Рванувшись, Волков закрутился на песке, но руки и ноги были связаны крепко, и он опустил лицо на гальку. Волна опять выкатилась, она подхватила тушу каланки, поднесла ближе к Волкову и растеклась. Песок, вымытый водой, как бы осел под ним, вода застоялась в промоинах, и Волков, стиснув зубы, опять рванулся, пытаясь высвободить руки. Вода накатила, отхлынула. Кружили над лайдой птицы; планируя, рассаживались на скалах… Цепенея от холода, Волков глядел в белесое, будто выцветший синий ситец, небо.
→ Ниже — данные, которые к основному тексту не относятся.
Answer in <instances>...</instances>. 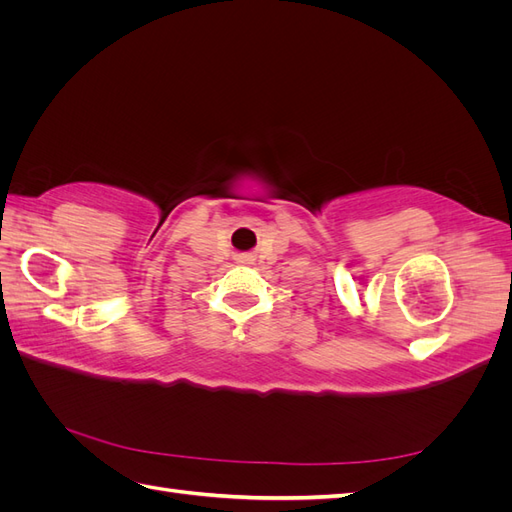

Потускневшее солнце светило неярко, как через занавеску. «А ведь через полчаса смоет меня», — подумал Волков и начал рвать руки из веревок. Задохнувшись, сразу вспотев, он уткнулся лицом в песок и так застыл, лихорадочно размышляя: что же предпринять?.. Что-то упало ему на щеку. Волков открыл глаза и увидел золотисто-рыжего рачка-бокоплава: судорожно сжимаясь и разжимаясь, рачок крутился между мелких сырых камней, потом сжался и, резко распрямившись, прыгнул на лицо Волкова. Мотнув головой, Волков перевернулся на спину, но в то же мгновение сразу несколько рачков прыгнули ему на грудь. Они шевелили лапками и усиками, хитиновые их покровы тускло поблескивали, сверкали черные точечки глаз; движения рачков были суетливы и нетерпеливы. Почти не дыша от омерзения, Волков увидел, как один из рачков, будто учуяв что-то, шмыгнул в раскрытый ворот рубашки и больно куснул. Охнув, Волков перевернулся на живот, прижался грудью к камню, пытаясь задавить проклятого рачка, и обнаружил, что все вокруг него кишело тысячами рачков. Они копошились среди камней, водорослей, мусора; они подпрыгивали, извивались, скакали, и когда волна откатывалась, Волков слышал жесткий шелест их панцирей. Казалось, что отвратные букашки только и ждали момента, когда Волков повернется к ним: один за другим они стали прыгать и стукаться в его лицо; а те, кто половчее, подпрыгивали и до плеч, спины. Они лезли за воротник рубахи и, кусаясь, жаля, расползались по всему телу.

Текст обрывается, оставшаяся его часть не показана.